A sprocket[1] or sprocket-wheel[2] is a profiled wheel with teeth, or cogs,[3][4] that mesh with a chain, monitor or other perforated or indented materials.[5][6] The name ‘sprocket’ applies generally to any wheel upon which radial projections engage a chain moving over it. It really is distinguished from a equipment in that sprockets are never meshed together straight, and differs from a pulley in that sprockets have teeth and pulleys are even.
Sprockets are found in bicycles, motorcycles, cars, tracked automobiles, and other machinery either to transmit rotary movement between two shafts where gears are unsuitable or to impart linear motion to a monitor, tape etc. Probably the most typical form of sprocket could be found in the bicycle, in which the pedal shaft bears a large sprocket-wheel, which drives a chain, which, in turn, drives a small sprocket on the axle of the trunk wheel. Early automobiles had been also largely driven by sprocket and chain system, a practice generally copied from bicycles.
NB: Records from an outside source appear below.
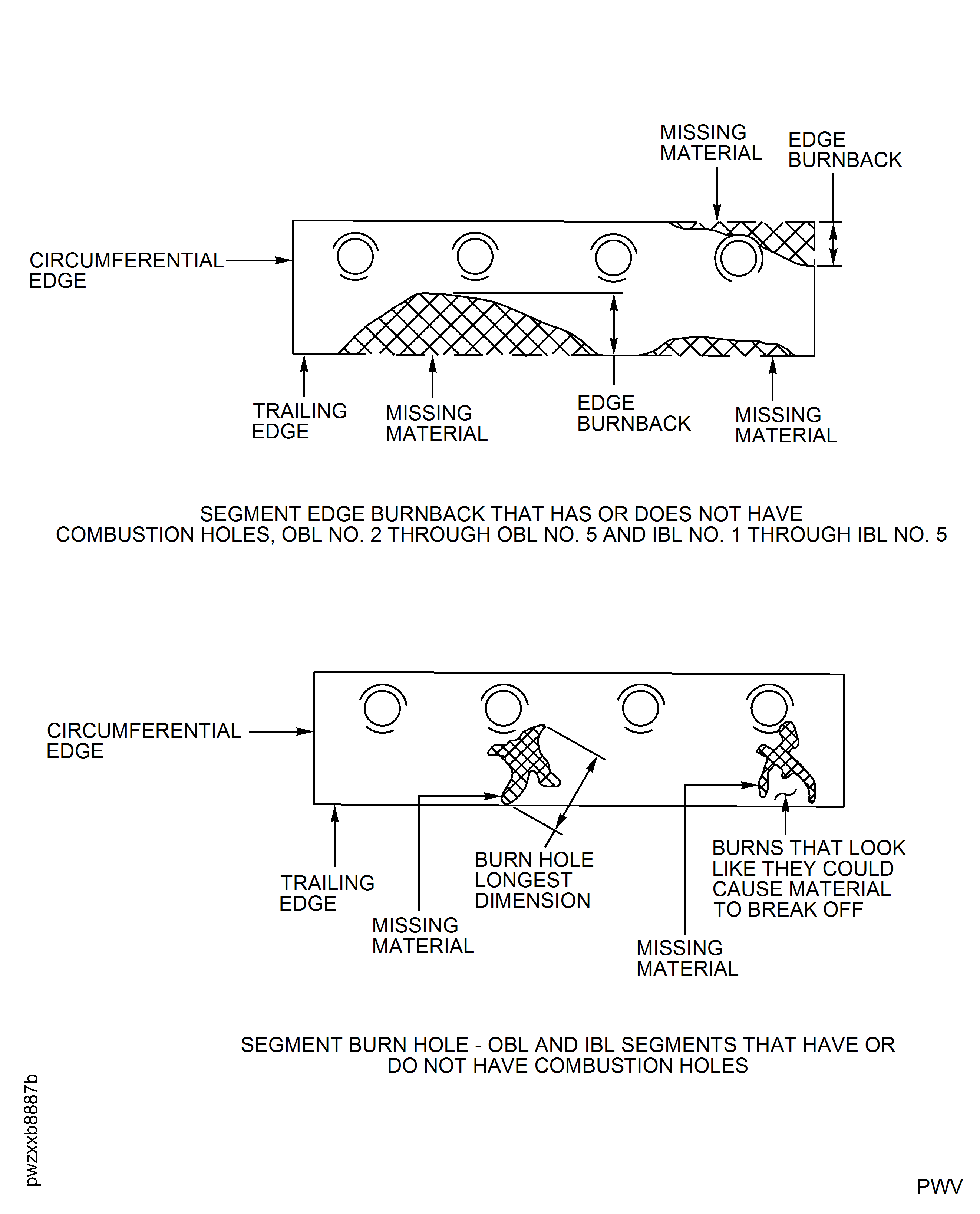 MISSING MATERIAL

EDGE BURNBACK

CIRCUMFERENTIAL EDGE

TRAILING EDGE

MISSING MATERIAL

EDGE BURNBACK

MISSING MATERIAL

SEGMENT EDGE BURNBACK THAT HAS OR DOES NOT HAVE COMBUSTION HOLES, OBL NO. 2 THROUGH OBL NO. 5 AND IBL NO. 1 THROUGH IBL NO. 5

CIRCUMFERENTIAL EDGE

TRAILING EDGE

MISSING MATERIAL

BURN HOLE LONGEST DIMENSION

BURNS THAT LOOK LIKE THEY COULD CAUSE MATERIAL TO BREAK OFF

MISSING MATERIAL

SEGMENT BURN HOLE - OBL AND IBL SEGMENTS THAT HAVE OR DO NOT HAVE COMBUSTION HOLES

pwzxxb8887b

PWV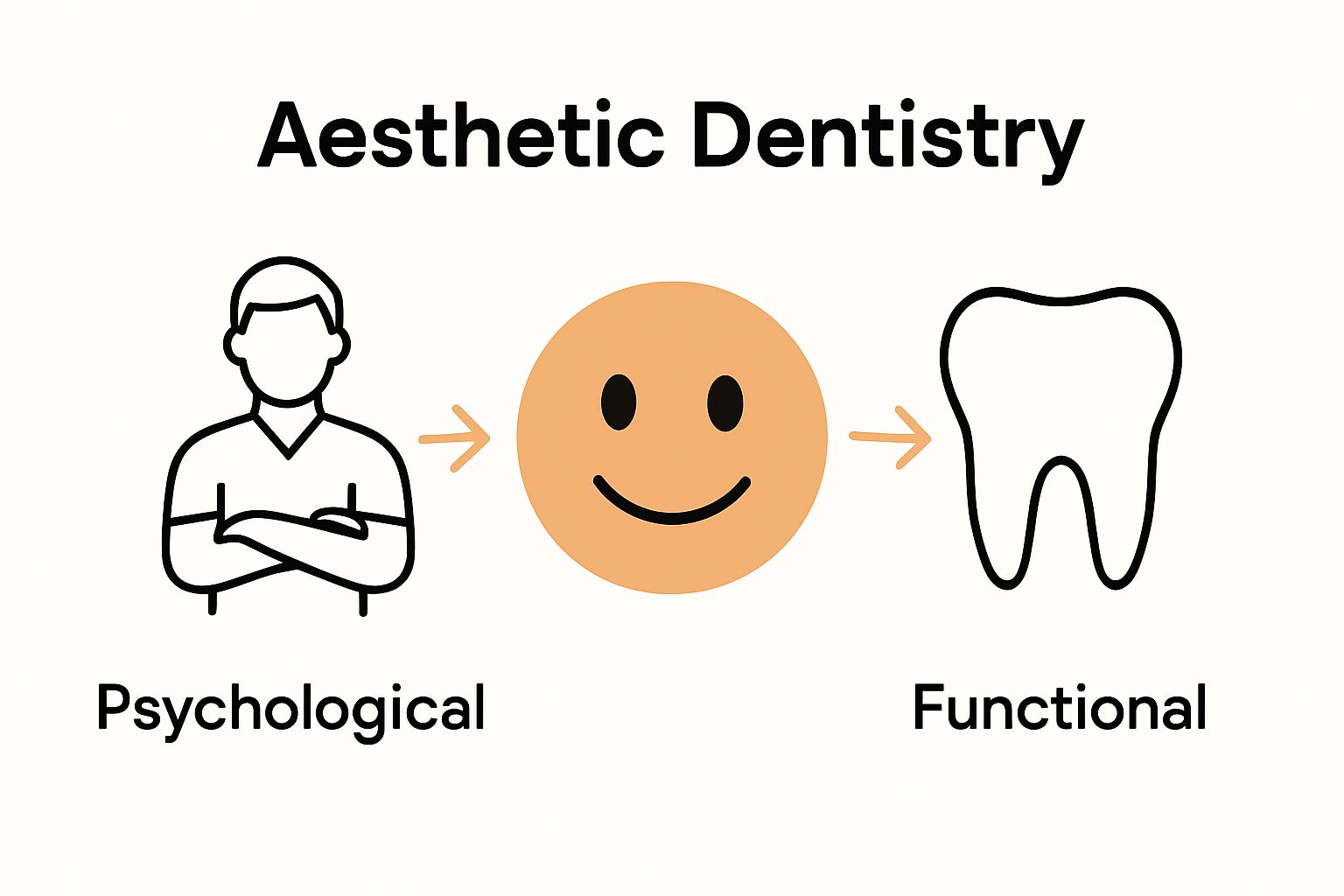 Aesthetic Dentistry

Psychological

Functional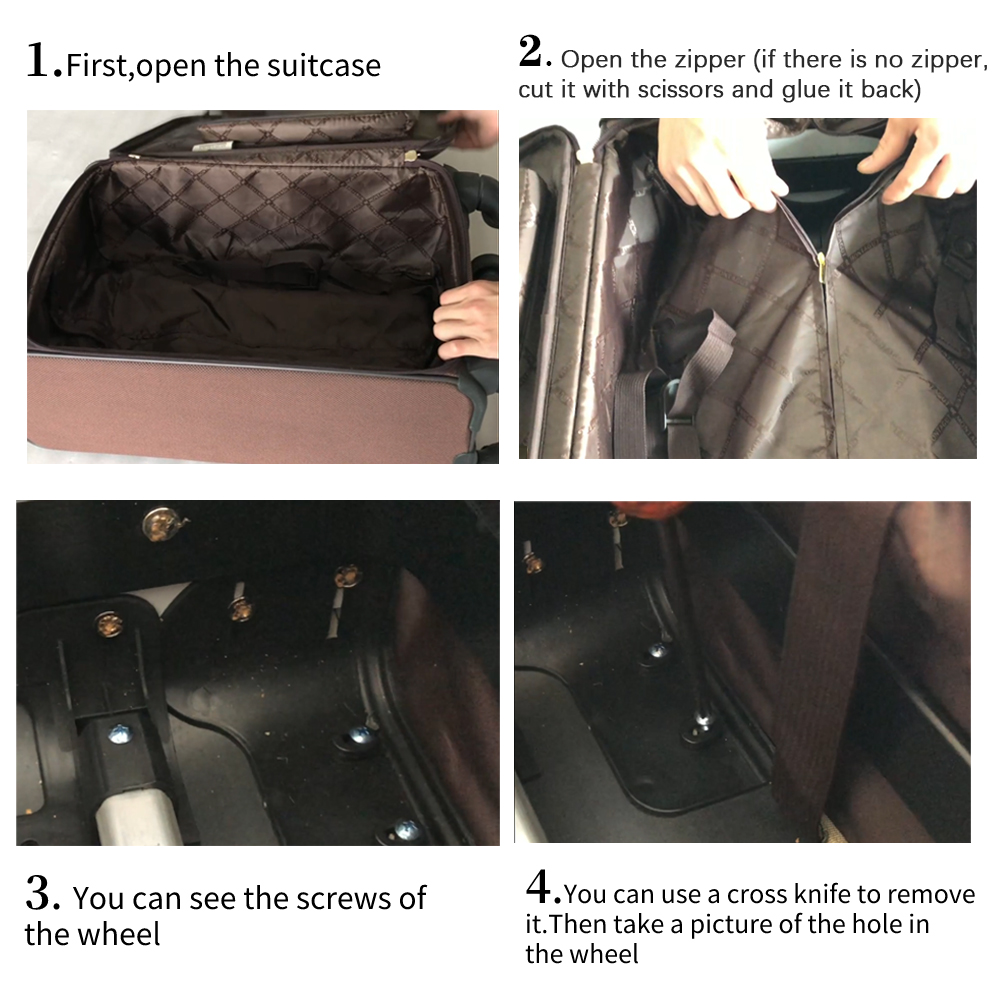 1.First,open the suitcase

2. Open the zipper (if there is no zipper, cut it with scissors and glue it back)

3. You can see the screws of the wheel

4.You can use a cross knife to remove it.Then take a picture of the hole in the wheel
Sprockets are of varied designs, a maximum of efficiency being claimed for each by its originator. Sprockets typically do not have a flange. Some sprockets used with timing belts have flanges to keep carefully the timing belt centered. Sprockets and chains are also utilized for power transmission in one shaft to another where slippage is not admissible, sprocket chains becoming used instead of belts or ropes and sprocket-wheels rather than pulleys. They can be operate at high speed and some forms of chain are so built concerning be noiseless actually at high speed.